Apple TV+ MLS Season Pass — First Two Years Review

Apple TV+ MLS Season Pass — First Two Years Review

Apple's exclusive 10-year, $2.5B MLS deal launched in 2023. Two seasons in, what's the verdict on production quality, audience reach, and the streaming-only model for football?

In June 2022 Apple announced a 10-year, $2.5 billion exclusive deal with Major League Soccer. The MLS Season Pass launched in February 2023 as Apple’s first major sports rights play. Two full seasons in, we have enough data to assess what’s worked, what hasn’t, and what the industry is learning from the experiment.

The deal structure

Apple’s MLS deal is unprecedented in scope:

  • Exclusive global broadcast rights to ALL MLS matches
  • All matches on Apple TV+ MLS Season Pass (no national TV partner)
  • $250M per year guaranteed payment to MLS through 2032
  • Includes Leagues Cup tournament rights

The “no national TV partner” piece is the radical bit. Pre-2023 MLS had ESPN/Fox/Univision splitting linear-TV inventory; Apple eliminated ALL of that, making MLS a streaming-only league everywhere in the world.

Audience: mixed signals

Apple doesn’t release MLS Season Pass subscriber numbers publicly. Industry estimates from secondary sources:

  • 2023 (launch year): ~300,000 dedicated subscribers
  • 2024: ~600,000 (boosted by Lionel Messi joining Inter Miami)
  • 2025: ~750,000

These are global numbers. US-only subscriber estimates are roughly half. For comparison, Peacock’s Premier League US viewership averages 800,000-1.2M per match — comparable to MLS Season Pass peak audiences.

The Messi effect

Lionel Messi’s July 2023 move to Inter Miami was the single biggest MLS Season Pass marketing event. Inter Miami matches with Messi average 8x more viewers than Inter Miami matches without him. The aggregate effect on MLS Season Pass subscriptions is harder to isolate but appears meaningful — Apple has heavily promoted Messi-related content as core MLS Season Pass content.

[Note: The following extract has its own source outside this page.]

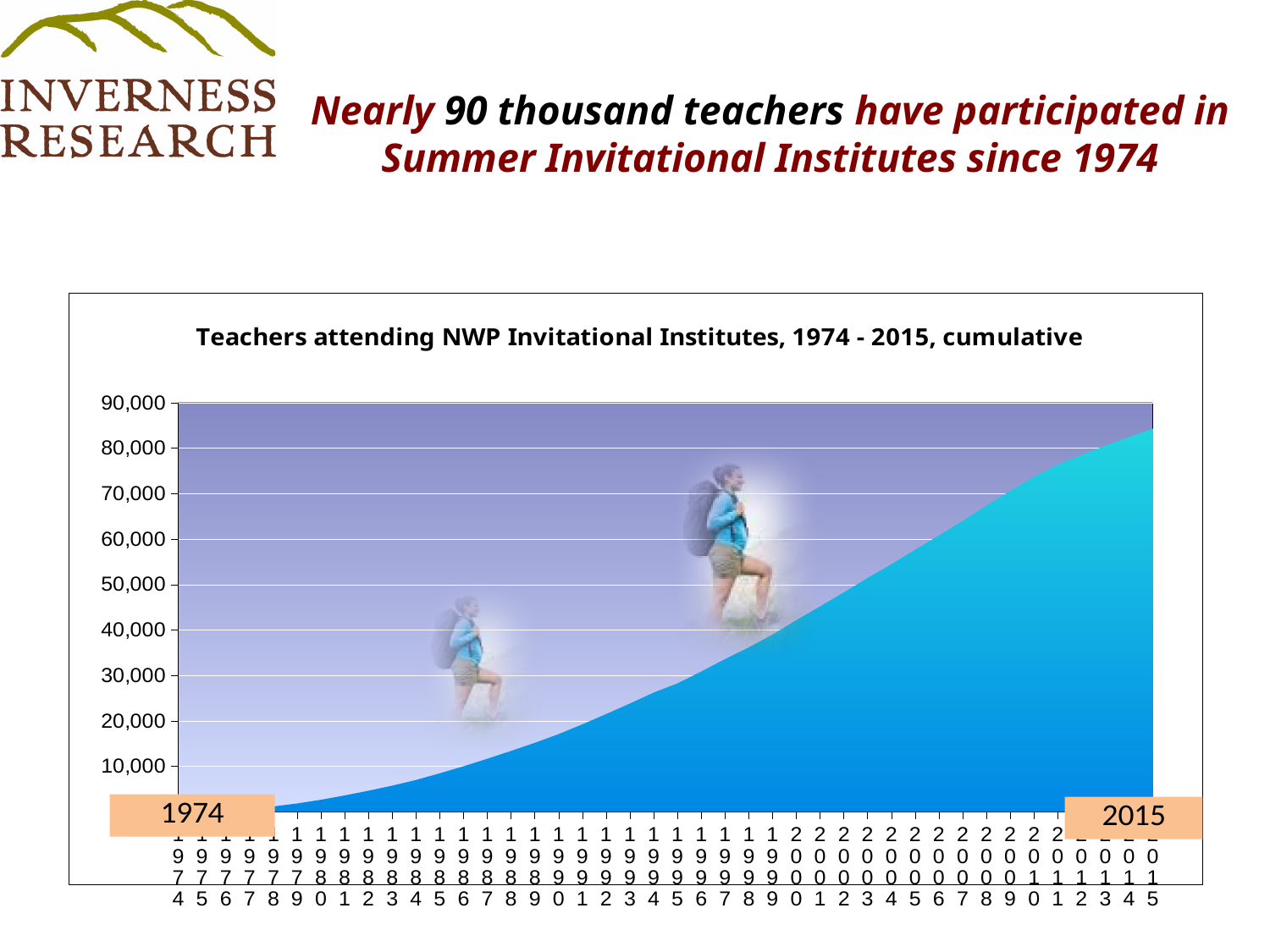
Is the value for 2015 greater or less than 80,000? greater Is the value for 2005 greater or less than 50,000? greater What kind of chart is shown on the slide? area chart Is the value for 2010 greater or less than 60,000? greater Which year has the lowest cumulative value? 1974 Which year has the highest cumulative value? 2015 What is the title of the chart? Teachers attending NWP Invitational Institutes, 1974 - 2015, cumulative Do the values rise or fall from 1974 to 2015? rise Which is larger, the value for 2000 or the value for 1990? 2000 How many years are plotted along the x axis? 42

The risk: when Messi retires (likely 2027/28), the Apple-MLS deal still has 4-5 years remaining. Whether MLS can sustain audience growth post-Messi is the deal’s biggest open question.

Production quality

Apple invested heavily in production: dedicated studio in LA, custom analysis show “MLS 360”, and per-match feeds in English, Spanish, and French. The match production is rated highly by football fans — comparable to Sky Sports Premier League production for matches with full crew deployment.

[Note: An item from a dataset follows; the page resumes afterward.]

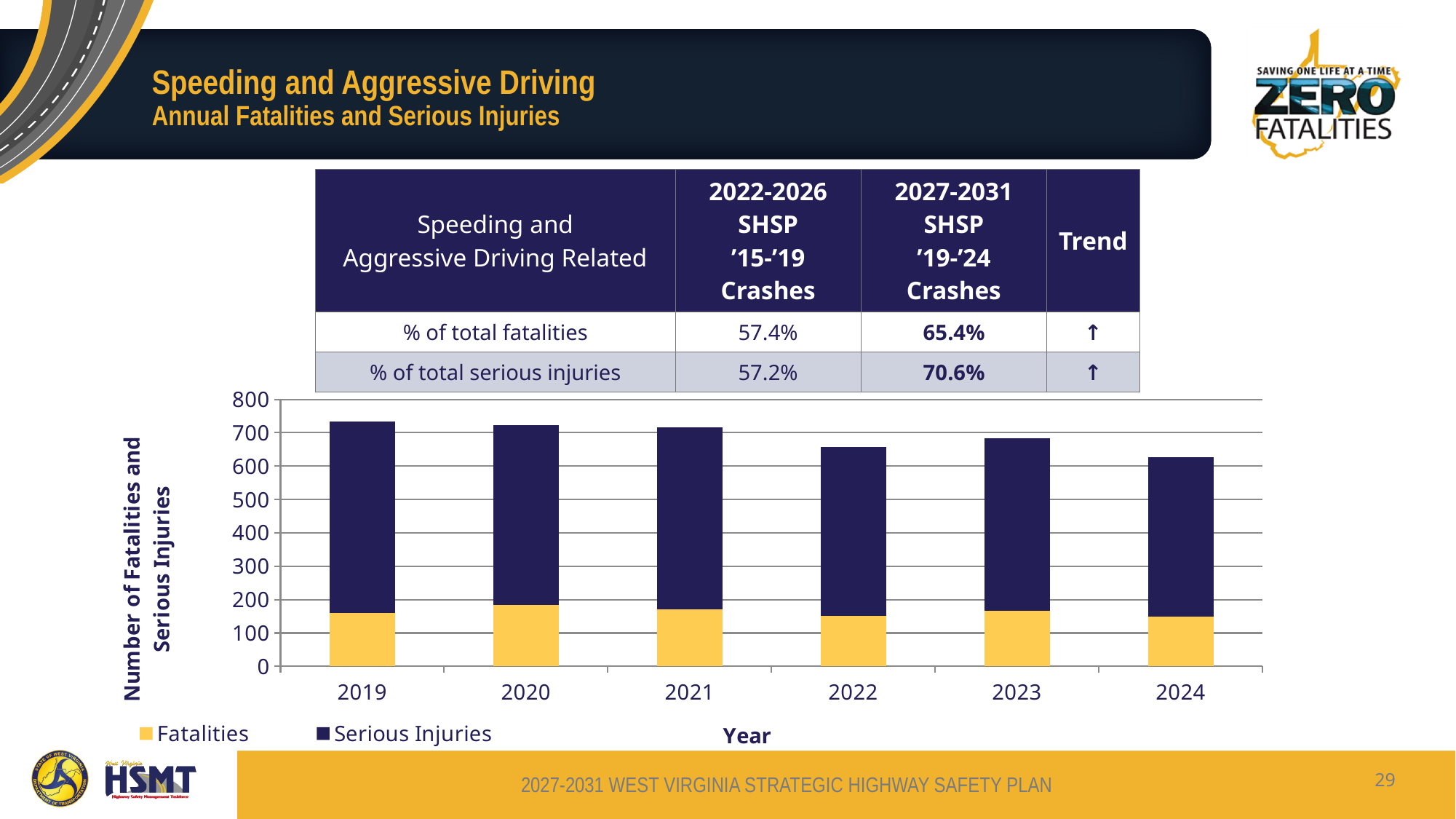
Which year has the larger total bar, 2019 or 2024? 2019 What is the title of the y axis of the chart? Number of Fatalities and Serious Injuries Which year has the highest number of fatalities? 2020 Do the total bars generally rise or fall from 2019 to 2024? fall Which year has the lowest total of fatalities and serious injuries? 2024 Is the total bar for 2024 greater or less than 700? less Is the total bar for 2019 greater or less than 700? greater Is the number of fatalities in 2022 greater or less than 200? less What kind of chart is shown on the slide? Stacked bar chart How many series does the chart legend list? 2 How many years are shown on the x axis of the chart? 6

Lower-priority matches (mid-week, smaller-market) get reduced production crew, similar to Premier League’s “Saturday 3pm” treatment. This is consistent with industry norms but a step down from MLS’s pre-Apple production where ESPN/Fox sent full crews to every televised match.

What’s worked

  1. Global access: For international football fans, MLS Season Pass is available in 100+ countries — far broader than the pre-Apple geo-restricted model
  2. Production consistency: Same broadcast quality every match (vs. ESPN/Fox variance)
  3. No blackouts: Every match is available to all subscribers — eliminating MLS’s historical blackout headache
  4. Apple TV integration: Tight integration with Apple TV+ gives Apple subscribers a discount path

What hasn’t worked

  1. Linear TV exposure loss: ESPN/Fox provided “casual viewer” exposure to MLS through channel surfing. Streaming-only loses that
  2. Local market regression: Pre-Apple, Sounders FC matches were on local Seattle Fox affiliate; that exposure is gone
  3. Recap distribution: Apple’s apps don’t do recap clips well; MLS YouTube/social presence has had to fill the gap
  4. Subscription fatigue: Adding $14.99/month to a US sports fan’s already-stretched subscription bundle is friction

What the industry is learning

The MLS-Apple deal is a test case for streaming-only league economics. Other leagues watching closely:

  • NWSL: 2024 deal kept linear TV (CBS) AND streaming (Amazon Prime / ESPN+) — explicitly not the Apple model
  • MLB: Currently mixing — MLB.tv + ESPN + Fox + Apple TV+ + YouTube — the opposite extreme
  • Premier League US: Peacock single-platform exclusive (similar to Apple-MLS but narrower geographic scope)

The early read: streaming-only works for premium leagues with already-high awareness, but for growing leagues like MLS, it sacrifices the casual-fan onboarding that linear TV provides.

What’s next

Year 3 (2026 season) will be the test of whether MLS can sustain Messi-era audience numbers. If subscriber count plateaus or drops, expect Apple to add free-to-air partnerships back in (likely 1-2 marquee matches per week on a major US network).

For now, MLS Season Pass remains the cleanest streaming-only sports product on the market — and the most-watched experiment in modern football broadcasting.


Editorial analysis from Hesgoal. No affiliate partnership with Apple TV+ or MLS.